> [What to work on]
Output the data in full. Keep every word exact and exclude the pictures.

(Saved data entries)
====================
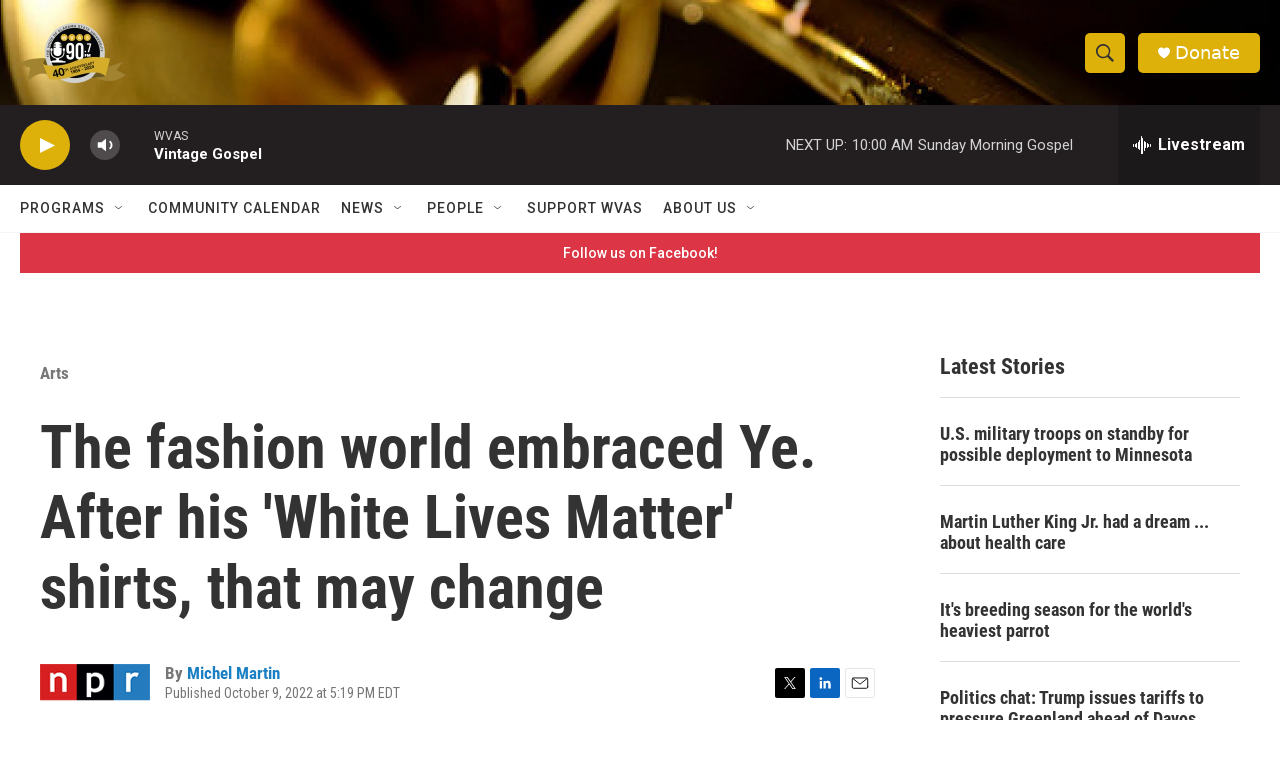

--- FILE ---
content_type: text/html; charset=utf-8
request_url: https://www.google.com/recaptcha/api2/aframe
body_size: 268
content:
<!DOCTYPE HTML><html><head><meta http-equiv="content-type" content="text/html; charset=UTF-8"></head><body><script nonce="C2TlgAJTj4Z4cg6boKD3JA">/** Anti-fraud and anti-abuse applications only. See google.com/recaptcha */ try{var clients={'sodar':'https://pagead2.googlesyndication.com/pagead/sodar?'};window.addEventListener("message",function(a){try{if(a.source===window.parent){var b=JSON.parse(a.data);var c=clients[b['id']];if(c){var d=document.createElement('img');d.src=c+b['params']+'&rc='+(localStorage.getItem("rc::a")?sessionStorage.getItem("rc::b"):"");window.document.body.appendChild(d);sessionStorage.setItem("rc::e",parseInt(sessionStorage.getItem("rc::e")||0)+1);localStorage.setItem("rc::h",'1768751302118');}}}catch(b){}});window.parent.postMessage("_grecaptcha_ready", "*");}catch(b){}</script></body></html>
====================
> [Finished exercise]
--- FILE ---
content_type: text/html; charset=utf-8
request_url: https://www.google.com/recaptcha/api2/aframe
body_size: 268
content:
<!DOCTYPE HTML><html><head><meta http-equiv="content-type" content="text/html; charset=UTF-8"></head><body><script nonce="C2TlgAJTj4Z4cg6boKD3JA">/** Anti-fraud and anti-abuse applications only. See google.com/recaptcha */ try{var clients={'sodar':'https://pagead2.googlesyndication.com/pagead/sodar?'};window.addEventListener("message",function(a){try{if(a.source===window.parent){var b=JSON.parse(a.data);var c=clients[b['id']];if(c){var d=document.createElement('img');d.src=c+b['params']+'&rc='+(localStorage.getItem("rc::a")?sessionStorage.getItem("rc::b"):"");window.document.body.appendChild(d);sessionStorage.setItem("rc::e",parseInt(sessionStorage.getItem("rc::e")||0)+1);localStorage.setItem("rc::h",'1768751302118');}}}catch(b){}});window.parent.postMessage("_grecaptcha_ready", "*");}catch(b){}</script></body></html>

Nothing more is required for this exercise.